We were at the hospice for five weeks and I slept in a bed next to Sandie every night. Up until the last 10 days, we were busy doing things with our family like going to Worthing Pier or out for lunch. And one day we all created footprints in sand in the hospice gardens – a piece of art and a precious memory of everyone together. By the end Sandie had done everything she wanted to, and said to us, “This is my time now, you’ve got to let me go.”

Images of Sandie at the hospice

“Bereavement support from the hospice helped get me through”

We were six months off our 40th wedding anniversary when Sandie died on 21 October 2006.  After she’d gone, I found it difficult and couldn’t bear to be in the house without her. Once a week I’d meet with a hospice counsellor which helped a lot. We talked about anything and everything and gradually the crying became less and less.
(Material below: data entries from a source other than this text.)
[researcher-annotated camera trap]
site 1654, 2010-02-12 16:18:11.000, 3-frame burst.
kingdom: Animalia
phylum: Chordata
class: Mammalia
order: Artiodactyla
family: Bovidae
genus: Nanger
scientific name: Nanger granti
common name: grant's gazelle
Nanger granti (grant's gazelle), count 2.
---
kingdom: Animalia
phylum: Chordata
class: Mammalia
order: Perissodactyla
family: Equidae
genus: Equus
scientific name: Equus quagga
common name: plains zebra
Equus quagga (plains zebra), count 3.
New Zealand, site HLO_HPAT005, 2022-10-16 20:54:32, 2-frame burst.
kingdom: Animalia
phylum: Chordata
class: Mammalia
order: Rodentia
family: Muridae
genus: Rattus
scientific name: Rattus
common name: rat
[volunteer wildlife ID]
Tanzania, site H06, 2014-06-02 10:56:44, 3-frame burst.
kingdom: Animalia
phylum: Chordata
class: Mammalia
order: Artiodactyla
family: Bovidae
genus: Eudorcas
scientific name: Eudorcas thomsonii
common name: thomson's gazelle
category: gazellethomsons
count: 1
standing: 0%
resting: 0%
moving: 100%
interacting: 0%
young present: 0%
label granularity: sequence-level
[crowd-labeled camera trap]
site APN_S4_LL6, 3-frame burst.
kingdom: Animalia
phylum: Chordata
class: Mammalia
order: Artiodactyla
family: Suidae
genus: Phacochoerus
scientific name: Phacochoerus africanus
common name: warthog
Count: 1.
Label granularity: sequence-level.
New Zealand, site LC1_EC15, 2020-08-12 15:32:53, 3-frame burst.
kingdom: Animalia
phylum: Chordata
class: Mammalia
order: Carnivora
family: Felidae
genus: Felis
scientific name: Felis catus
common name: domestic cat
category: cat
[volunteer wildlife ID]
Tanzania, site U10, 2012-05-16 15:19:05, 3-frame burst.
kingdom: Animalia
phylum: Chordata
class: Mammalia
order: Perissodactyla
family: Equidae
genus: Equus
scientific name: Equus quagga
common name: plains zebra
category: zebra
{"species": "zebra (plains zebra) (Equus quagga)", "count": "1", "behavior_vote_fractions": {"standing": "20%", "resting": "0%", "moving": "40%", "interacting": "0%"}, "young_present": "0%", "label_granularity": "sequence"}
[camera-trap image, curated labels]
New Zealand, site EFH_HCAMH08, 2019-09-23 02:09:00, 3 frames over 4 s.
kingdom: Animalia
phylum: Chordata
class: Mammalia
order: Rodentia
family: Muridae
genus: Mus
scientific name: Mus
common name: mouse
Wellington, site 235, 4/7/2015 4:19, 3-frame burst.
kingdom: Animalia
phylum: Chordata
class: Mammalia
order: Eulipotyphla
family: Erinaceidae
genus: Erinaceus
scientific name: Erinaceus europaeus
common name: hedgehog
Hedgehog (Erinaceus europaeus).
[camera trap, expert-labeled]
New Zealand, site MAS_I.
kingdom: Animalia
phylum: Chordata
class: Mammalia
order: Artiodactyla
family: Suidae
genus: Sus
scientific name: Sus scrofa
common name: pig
The hospice was still a huge part of my life though. So two years after Sandie’s death, I returned as a volunteer – helping with big fundraising events. I still volunteer today and when I do, I feel as if she is still around. And that doesn’t just apply to me – when our son in law, Dominic, became ill, he spent his last days in the hospice rather than in a hospital. It was his way of feeling close to Sandie.

The hospice was Sandie’s extended family, and now it feels like mine too.